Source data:
┌──

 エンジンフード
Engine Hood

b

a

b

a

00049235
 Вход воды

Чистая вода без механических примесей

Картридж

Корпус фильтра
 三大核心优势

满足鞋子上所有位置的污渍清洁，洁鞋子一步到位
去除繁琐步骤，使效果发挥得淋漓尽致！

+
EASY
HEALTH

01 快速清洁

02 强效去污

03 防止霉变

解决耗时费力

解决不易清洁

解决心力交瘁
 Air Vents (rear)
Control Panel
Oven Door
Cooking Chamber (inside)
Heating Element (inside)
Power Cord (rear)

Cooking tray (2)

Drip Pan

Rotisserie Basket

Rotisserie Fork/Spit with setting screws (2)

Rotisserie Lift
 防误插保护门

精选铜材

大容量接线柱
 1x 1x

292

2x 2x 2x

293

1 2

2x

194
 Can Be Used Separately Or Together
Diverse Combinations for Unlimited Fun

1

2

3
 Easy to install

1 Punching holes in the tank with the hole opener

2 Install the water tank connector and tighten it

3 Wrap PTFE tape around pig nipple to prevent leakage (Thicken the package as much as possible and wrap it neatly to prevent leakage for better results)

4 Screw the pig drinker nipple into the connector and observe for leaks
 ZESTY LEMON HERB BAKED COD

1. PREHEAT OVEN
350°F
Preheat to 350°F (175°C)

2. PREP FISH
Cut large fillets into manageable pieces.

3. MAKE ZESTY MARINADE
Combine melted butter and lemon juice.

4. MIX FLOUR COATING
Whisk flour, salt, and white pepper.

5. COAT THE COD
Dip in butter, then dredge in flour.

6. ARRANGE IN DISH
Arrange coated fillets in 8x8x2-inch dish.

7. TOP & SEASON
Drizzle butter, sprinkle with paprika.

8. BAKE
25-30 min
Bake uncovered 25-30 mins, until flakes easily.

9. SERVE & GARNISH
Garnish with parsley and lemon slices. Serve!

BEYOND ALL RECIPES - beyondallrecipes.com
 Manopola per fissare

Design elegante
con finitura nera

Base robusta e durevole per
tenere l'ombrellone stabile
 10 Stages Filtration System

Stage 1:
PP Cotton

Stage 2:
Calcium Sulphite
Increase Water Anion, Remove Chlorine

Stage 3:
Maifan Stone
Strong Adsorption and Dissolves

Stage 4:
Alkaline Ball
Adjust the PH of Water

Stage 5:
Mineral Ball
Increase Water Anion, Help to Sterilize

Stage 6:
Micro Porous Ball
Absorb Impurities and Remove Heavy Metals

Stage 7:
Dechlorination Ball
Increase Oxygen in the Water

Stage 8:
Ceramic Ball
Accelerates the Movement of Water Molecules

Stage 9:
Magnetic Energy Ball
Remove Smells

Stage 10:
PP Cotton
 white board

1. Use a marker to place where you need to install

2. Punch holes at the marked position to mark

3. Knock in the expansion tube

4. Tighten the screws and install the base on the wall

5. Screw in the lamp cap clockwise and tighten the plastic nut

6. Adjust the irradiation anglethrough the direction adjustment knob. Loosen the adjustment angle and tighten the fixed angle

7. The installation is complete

└──

What to work on: Only the lines above from the one with "Absorb Impurities and Remove Heavy Metals" up to and including the one with "2. Punch holes at the marked position to mark" should be repeated, exactly as written.

Exercise answer:
Absorb Impurities and Remove Heavy Metals

Stage 7:
Dechlorination Ball
Increase Oxygen in the Water

Stage 8:
Ceramic Ball
Accelerates the Movement of Water Molecules

Stage 9:
Magnetic Energy Ball
Remove Smells

Stage 10:
PP Cotton
 white board

1. Use a marker to place where you need to install

2. Punch holes at the marked position to mark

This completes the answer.